Your goal. Copy the entries below line for line, keeping every word, number, and mark unchanged.
## start Source data
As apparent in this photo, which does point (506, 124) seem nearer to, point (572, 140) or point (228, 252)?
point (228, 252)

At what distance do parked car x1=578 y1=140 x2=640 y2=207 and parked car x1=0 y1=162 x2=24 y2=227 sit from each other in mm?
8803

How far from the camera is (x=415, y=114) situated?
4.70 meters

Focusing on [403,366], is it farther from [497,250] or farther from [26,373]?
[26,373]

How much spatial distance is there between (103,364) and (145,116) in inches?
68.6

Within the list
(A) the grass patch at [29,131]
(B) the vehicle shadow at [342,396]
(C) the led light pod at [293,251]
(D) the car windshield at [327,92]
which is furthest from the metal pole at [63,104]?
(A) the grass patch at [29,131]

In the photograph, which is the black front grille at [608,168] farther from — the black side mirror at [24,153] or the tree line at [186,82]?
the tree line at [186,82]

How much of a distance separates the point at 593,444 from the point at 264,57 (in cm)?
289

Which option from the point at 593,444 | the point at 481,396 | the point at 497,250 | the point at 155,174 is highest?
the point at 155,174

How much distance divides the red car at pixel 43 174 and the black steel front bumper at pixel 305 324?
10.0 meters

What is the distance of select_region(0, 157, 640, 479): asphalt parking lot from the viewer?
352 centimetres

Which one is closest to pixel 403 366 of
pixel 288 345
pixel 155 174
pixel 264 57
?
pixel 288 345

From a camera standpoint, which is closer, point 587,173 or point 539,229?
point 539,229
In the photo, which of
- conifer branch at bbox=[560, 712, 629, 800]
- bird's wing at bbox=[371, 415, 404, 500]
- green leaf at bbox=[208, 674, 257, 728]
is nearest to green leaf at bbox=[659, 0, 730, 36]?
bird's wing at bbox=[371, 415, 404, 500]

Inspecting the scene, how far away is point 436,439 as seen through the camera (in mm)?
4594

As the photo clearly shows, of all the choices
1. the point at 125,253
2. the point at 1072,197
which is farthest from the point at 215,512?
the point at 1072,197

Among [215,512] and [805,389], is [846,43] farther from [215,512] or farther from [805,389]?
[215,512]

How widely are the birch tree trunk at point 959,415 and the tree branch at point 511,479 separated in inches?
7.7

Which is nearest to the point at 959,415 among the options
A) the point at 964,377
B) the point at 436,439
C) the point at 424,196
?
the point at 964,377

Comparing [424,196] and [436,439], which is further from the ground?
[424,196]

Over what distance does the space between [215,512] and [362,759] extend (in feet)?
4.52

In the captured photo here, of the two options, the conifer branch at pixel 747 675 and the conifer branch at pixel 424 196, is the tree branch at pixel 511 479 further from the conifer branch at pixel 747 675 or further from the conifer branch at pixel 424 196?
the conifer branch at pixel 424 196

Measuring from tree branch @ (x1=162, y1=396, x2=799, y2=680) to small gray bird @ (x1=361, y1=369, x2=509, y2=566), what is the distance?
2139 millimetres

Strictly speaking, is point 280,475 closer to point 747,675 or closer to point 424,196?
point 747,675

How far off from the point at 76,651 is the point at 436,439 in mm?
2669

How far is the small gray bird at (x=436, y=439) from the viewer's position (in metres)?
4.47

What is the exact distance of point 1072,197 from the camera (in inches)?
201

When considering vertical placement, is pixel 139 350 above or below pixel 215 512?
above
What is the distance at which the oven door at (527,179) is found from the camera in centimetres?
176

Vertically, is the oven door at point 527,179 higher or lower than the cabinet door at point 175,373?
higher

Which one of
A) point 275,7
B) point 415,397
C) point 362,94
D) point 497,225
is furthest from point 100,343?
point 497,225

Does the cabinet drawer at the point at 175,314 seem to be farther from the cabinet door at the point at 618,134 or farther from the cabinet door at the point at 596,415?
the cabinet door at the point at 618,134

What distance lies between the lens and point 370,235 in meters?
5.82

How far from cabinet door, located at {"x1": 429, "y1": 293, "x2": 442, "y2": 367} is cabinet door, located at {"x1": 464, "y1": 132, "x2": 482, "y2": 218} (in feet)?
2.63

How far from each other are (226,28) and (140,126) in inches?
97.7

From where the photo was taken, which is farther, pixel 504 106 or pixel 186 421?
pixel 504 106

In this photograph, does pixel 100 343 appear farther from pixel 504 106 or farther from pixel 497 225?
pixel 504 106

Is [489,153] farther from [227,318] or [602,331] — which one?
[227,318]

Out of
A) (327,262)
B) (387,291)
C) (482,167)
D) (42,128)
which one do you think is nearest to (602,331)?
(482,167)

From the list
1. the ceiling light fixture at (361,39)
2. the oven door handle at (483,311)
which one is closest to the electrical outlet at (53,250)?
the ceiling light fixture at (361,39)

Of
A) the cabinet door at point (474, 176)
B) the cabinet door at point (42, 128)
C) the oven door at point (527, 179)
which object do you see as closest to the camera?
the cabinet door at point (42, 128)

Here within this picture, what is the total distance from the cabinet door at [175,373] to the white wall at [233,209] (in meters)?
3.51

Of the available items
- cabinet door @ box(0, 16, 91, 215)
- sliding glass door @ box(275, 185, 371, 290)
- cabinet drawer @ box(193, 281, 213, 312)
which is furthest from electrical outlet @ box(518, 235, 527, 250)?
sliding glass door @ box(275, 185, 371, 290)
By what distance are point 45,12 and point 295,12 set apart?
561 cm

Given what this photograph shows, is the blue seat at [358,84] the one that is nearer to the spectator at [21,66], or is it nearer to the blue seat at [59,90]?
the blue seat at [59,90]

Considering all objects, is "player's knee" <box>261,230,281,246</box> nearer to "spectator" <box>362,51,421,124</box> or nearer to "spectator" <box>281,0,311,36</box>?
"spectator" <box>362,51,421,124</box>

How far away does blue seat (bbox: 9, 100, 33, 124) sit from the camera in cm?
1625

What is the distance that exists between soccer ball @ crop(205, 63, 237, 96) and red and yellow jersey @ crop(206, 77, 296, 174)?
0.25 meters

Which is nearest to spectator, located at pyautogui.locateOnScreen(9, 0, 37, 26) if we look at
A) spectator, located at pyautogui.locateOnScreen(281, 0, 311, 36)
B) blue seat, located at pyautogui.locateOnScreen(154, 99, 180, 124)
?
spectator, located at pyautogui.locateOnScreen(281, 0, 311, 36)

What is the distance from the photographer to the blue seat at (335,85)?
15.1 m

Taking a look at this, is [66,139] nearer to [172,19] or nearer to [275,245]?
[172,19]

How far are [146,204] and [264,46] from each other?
## end Source data
Output for this task.
As apparent in this photo, which does point (506, 124) seem nearer to, point (572, 140) or point (228, 252)?
point (228, 252)

At what distance do parked car x1=578 y1=140 x2=640 y2=207 and parked car x1=0 y1=162 x2=24 y2=227 sit from each other in mm?
8803

How far from the camera is (x=415, y=114) situated?
4.70 meters

Focusing on [403,366], is it farther from [497,250] or farther from [26,373]?
[26,373]

How much spatial distance is there between (103,364) and (145,116) in inches?
68.6

Within the list
(A) the grass patch at [29,131]
(B) the vehicle shadow at [342,396]
(C) the led light pod at [293,251]
(D) the car windshield at [327,92]
which is furthest from the metal pole at [63,104]?
(A) the grass patch at [29,131]

In the photograph, which is the black front grille at [608,168] farther from — the black side mirror at [24,153] or the tree line at [186,82]?
the tree line at [186,82]

How much of a distance separates the point at 593,444 from the point at 264,57 (in cm)?
289

Which option from the point at 593,444 | the point at 481,396 | the point at 497,250 | the point at 155,174 is highest?
the point at 155,174

How much distance divides the red car at pixel 43 174 and the black steel front bumper at pixel 305 324?
10.0 meters

What is the distance of select_region(0, 157, 640, 479): asphalt parking lot from the viewer?
352 centimetres

Which one is closest to pixel 403 366 of
pixel 288 345
pixel 155 174
pixel 264 57
?
pixel 288 345

From a camera standpoint, which is closer, point 587,173 or point 539,229?
point 539,229
In the photo, which of
- conifer branch at bbox=[560, 712, 629, 800]
- bird's wing at bbox=[371, 415, 404, 500]
- green leaf at bbox=[208, 674, 257, 728]
is nearest to green leaf at bbox=[659, 0, 730, 36]?
bird's wing at bbox=[371, 415, 404, 500]

Inspecting the scene, how far away is point 436,439 as seen through the camera (in mm)?
4594

As the photo clearly shows, of all the choices
1. the point at 125,253
2. the point at 1072,197
which is farthest from the point at 215,512?
the point at 1072,197

Among [215,512] and [805,389], is [846,43] farther from [215,512] or farther from [805,389]?
[215,512]

How widely are the birch tree trunk at point 959,415 and the tree branch at point 511,479 separated in inches?
7.7

Which is nearest to the point at 959,415 among the options
A) the point at 964,377
B) the point at 436,439
C) the point at 424,196
?
the point at 964,377

Comparing [424,196] and [436,439], which is further from the ground?
[424,196]

Over what distance does the space between [215,512] and [362,759] extend (in feet)?
4.52

In the captured photo here, of the two options, the conifer branch at pixel 747 675 and the conifer branch at pixel 424 196, is the tree branch at pixel 511 479 further from the conifer branch at pixel 747 675 or further from the conifer branch at pixel 424 196?
the conifer branch at pixel 424 196

Measuring from tree branch @ (x1=162, y1=396, x2=799, y2=680) to small gray bird @ (x1=361, y1=369, x2=509, y2=566), what is the distance?
2139 millimetres

Strictly speaking, is point 280,475 closer to point 747,675 or closer to point 424,196?
point 747,675

How far off from the point at 76,651 is the point at 436,439 in mm?
2669

How far is the small gray bird at (x=436, y=439) from the viewer's position (in metres)?
4.47

What is the exact distance of point 1072,197 from the camera (in inches)?
201

When considering vertical placement, is pixel 139 350 above or below pixel 215 512?
above
What is the distance at which the oven door at (527,179) is found from the camera in centimetres?
176

Vertically, is the oven door at point 527,179 higher or lower than the cabinet door at point 175,373?
higher

Which one of
A) point 275,7
B) point 415,397
C) point 362,94
D) point 497,225
is furthest from point 100,343?
point 497,225

Does the cabinet drawer at the point at 175,314 seem to be farther from the cabinet door at the point at 618,134 or farther from the cabinet door at the point at 596,415?
the cabinet door at the point at 618,134

What distance lies between the lens and point 370,235 in meters?
5.82

How far from cabinet door, located at {"x1": 429, "y1": 293, "x2": 442, "y2": 367} is cabinet door, located at {"x1": 464, "y1": 132, "x2": 482, "y2": 218} (in feet)?
2.63

How far from each other are (226,28) and (140,126) in inches?
97.7

From where the photo was taken, which is farther, pixel 504 106 or pixel 186 421?
pixel 504 106

In this photograph, does pixel 100 343 appear farther from pixel 504 106 or farther from pixel 497 225?
pixel 504 106

Is [489,153] farther from [227,318] or [602,331] — which one?
[227,318]

Out of
A) (327,262)
B) (387,291)
C) (482,167)
D) (42,128)
which one do you think is nearest to (602,331)?
(482,167)

From the list
1. the ceiling light fixture at (361,39)
2. the oven door handle at (483,311)
which one is closest to the electrical outlet at (53,250)?
the ceiling light fixture at (361,39)

Of
A) the cabinet door at point (474, 176)
B) the cabinet door at point (42, 128)
C) the oven door at point (527, 179)
which object do you see as closest to the camera?
the cabinet door at point (42, 128)

Here within this picture, what is the total distance from the cabinet door at [175,373] to the white wall at [233,209] (in meters)?
3.51

Of the available items
- cabinet door @ box(0, 16, 91, 215)
- sliding glass door @ box(275, 185, 371, 290)
- cabinet drawer @ box(193, 281, 213, 312)
which is furthest from electrical outlet @ box(518, 235, 527, 250)?
sliding glass door @ box(275, 185, 371, 290)
By what distance are point 45,12 and point 295,12 set apart?
561 cm

Given what this photograph shows, is the blue seat at [358,84] the one that is nearer to the spectator at [21,66], or is it nearer to the blue seat at [59,90]?
the blue seat at [59,90]

Considering all objects, is "player's knee" <box>261,230,281,246</box> nearer to "spectator" <box>362,51,421,124</box> or nearer to "spectator" <box>281,0,311,36</box>?
"spectator" <box>362,51,421,124</box>

How far away does blue seat (bbox: 9, 100, 33, 124) sit from the camera in cm?
1625

What is the distance that exists between soccer ball @ crop(205, 63, 237, 96) and red and yellow jersey @ crop(206, 77, 296, 174)?
0.25 meters

Which is nearest to spectator, located at pyautogui.locateOnScreen(9, 0, 37, 26) if we look at
A) spectator, located at pyautogui.locateOnScreen(281, 0, 311, 36)
B) blue seat, located at pyautogui.locateOnScreen(154, 99, 180, 124)
?
spectator, located at pyautogui.locateOnScreen(281, 0, 311, 36)

What is the distance from the photographer to the blue seat at (335,85)?
15.1 m

Taking a look at this, is [66,139] nearer to [172,19] or nearer to [275,245]?
[172,19]

How far are [146,204] and [264,46] from each other?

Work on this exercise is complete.